-- START OF RECORDS --

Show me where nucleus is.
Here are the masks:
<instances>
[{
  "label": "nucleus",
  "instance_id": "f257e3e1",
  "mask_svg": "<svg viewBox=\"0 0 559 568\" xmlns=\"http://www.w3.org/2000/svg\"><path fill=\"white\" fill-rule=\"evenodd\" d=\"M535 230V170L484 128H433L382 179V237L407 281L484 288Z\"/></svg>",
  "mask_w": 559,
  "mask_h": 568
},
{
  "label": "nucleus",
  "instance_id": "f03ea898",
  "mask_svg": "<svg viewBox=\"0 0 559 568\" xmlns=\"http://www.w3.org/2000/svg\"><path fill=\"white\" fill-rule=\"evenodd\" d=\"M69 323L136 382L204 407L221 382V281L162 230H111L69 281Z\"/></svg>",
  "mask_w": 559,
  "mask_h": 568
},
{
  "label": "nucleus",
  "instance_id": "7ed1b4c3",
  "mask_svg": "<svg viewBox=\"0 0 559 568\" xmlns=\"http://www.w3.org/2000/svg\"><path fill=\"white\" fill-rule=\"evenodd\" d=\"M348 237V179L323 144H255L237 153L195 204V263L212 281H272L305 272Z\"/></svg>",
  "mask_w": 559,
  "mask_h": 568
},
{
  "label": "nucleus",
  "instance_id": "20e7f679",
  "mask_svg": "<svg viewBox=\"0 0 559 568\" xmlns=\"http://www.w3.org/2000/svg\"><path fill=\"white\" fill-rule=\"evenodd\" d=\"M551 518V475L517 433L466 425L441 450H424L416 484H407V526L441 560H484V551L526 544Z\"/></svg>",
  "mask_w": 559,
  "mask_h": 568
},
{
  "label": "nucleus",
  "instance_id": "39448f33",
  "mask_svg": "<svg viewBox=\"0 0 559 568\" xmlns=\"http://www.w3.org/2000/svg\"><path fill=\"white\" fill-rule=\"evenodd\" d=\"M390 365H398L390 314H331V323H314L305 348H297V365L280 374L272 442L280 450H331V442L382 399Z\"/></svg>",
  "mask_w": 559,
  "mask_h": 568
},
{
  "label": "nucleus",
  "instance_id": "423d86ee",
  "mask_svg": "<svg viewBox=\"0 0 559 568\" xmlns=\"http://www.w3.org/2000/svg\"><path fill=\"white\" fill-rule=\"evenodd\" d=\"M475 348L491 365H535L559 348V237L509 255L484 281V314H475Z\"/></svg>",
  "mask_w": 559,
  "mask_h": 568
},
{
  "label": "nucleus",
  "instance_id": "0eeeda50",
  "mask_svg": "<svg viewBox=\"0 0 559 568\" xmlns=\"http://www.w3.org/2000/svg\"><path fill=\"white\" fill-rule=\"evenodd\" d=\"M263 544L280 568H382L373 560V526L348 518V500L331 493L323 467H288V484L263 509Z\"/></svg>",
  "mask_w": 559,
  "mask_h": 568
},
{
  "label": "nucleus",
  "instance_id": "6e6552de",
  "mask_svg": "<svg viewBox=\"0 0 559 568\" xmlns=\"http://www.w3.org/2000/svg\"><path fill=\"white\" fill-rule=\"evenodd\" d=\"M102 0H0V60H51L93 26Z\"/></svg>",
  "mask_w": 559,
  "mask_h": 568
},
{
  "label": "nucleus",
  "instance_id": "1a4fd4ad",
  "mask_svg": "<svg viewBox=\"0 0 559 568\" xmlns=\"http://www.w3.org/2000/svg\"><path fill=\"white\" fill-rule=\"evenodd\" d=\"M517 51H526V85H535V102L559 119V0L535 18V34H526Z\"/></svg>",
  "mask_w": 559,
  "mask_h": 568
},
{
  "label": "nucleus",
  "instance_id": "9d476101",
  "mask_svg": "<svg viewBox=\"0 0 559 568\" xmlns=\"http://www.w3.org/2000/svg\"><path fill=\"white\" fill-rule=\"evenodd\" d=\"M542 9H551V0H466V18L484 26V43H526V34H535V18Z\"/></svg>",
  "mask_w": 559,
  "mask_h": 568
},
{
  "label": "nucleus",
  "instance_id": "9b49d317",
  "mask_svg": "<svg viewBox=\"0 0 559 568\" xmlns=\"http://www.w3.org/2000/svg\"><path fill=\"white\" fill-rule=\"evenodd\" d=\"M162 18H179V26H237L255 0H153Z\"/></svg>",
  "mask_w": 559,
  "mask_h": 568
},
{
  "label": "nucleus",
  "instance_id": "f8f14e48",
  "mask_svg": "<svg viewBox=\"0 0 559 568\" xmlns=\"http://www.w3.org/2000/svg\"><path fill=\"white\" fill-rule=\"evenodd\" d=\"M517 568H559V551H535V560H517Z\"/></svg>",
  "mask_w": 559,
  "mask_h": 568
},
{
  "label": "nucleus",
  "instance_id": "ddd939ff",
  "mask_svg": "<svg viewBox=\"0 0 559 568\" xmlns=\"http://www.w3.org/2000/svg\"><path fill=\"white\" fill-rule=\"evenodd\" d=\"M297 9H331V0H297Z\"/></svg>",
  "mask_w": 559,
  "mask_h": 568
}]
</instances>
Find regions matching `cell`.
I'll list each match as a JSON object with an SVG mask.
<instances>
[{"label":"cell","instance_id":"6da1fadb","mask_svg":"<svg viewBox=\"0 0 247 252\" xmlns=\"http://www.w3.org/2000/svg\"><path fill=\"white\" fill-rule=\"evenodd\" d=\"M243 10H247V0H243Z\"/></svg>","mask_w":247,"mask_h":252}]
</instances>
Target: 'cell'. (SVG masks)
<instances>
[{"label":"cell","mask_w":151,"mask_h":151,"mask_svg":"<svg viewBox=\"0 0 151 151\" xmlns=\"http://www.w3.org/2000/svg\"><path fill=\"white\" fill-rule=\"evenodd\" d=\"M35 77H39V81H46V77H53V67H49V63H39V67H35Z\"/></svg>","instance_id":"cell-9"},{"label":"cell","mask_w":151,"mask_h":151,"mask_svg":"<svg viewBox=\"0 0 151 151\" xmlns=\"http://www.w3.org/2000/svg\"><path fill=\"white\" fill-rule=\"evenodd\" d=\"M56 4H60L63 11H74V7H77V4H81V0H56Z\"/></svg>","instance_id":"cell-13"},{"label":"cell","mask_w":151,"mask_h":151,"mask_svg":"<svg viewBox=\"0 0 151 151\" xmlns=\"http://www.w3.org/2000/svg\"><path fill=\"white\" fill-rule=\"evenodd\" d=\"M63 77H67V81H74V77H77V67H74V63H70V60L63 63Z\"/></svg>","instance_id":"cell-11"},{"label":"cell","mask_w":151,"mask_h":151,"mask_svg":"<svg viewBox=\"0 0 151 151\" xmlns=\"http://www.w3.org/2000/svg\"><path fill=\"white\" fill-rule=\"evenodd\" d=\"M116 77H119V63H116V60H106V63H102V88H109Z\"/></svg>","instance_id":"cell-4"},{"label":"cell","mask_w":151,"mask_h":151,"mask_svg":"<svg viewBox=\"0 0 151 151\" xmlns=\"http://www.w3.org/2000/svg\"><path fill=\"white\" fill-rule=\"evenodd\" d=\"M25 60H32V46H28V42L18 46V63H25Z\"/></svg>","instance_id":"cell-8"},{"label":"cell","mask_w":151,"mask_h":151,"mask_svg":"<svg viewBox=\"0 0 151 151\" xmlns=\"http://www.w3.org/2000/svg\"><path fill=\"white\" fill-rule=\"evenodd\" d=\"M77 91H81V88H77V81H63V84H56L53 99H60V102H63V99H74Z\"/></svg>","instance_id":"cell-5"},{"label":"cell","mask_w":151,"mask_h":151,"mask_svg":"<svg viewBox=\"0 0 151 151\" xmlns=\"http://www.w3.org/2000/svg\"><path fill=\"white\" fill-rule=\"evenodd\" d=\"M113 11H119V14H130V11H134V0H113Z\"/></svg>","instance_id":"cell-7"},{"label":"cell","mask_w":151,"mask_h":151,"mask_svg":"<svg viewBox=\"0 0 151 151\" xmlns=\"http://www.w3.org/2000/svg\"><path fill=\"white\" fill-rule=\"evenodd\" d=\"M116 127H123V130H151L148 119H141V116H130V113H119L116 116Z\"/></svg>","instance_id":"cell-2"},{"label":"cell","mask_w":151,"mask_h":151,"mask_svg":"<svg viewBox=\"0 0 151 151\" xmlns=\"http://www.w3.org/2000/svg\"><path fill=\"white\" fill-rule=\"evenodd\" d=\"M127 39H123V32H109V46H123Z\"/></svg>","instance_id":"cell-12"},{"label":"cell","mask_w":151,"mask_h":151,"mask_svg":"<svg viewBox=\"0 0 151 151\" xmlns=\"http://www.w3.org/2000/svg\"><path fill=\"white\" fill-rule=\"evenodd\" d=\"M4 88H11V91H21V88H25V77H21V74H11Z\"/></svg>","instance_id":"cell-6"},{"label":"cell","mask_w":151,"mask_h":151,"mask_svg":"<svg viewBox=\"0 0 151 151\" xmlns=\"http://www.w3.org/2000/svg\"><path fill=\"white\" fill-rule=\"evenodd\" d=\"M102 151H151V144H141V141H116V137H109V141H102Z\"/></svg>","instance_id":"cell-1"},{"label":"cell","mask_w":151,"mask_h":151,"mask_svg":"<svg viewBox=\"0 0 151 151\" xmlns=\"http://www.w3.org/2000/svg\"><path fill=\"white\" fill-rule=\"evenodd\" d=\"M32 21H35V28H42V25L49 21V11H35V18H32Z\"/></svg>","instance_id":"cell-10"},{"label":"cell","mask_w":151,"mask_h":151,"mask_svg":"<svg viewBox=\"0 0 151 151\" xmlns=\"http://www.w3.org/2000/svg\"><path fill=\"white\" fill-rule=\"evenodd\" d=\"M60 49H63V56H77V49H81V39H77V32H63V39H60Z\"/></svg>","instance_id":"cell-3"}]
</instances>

-- END OF RECORDS --

▶ **WRITTEN INSTRUCTION**
Pick out every line in the records above that contains the string "masks".

▶ **WRITTEN SOLUTION**
Here are the masks:
Target: 'cell'. (SVG masks)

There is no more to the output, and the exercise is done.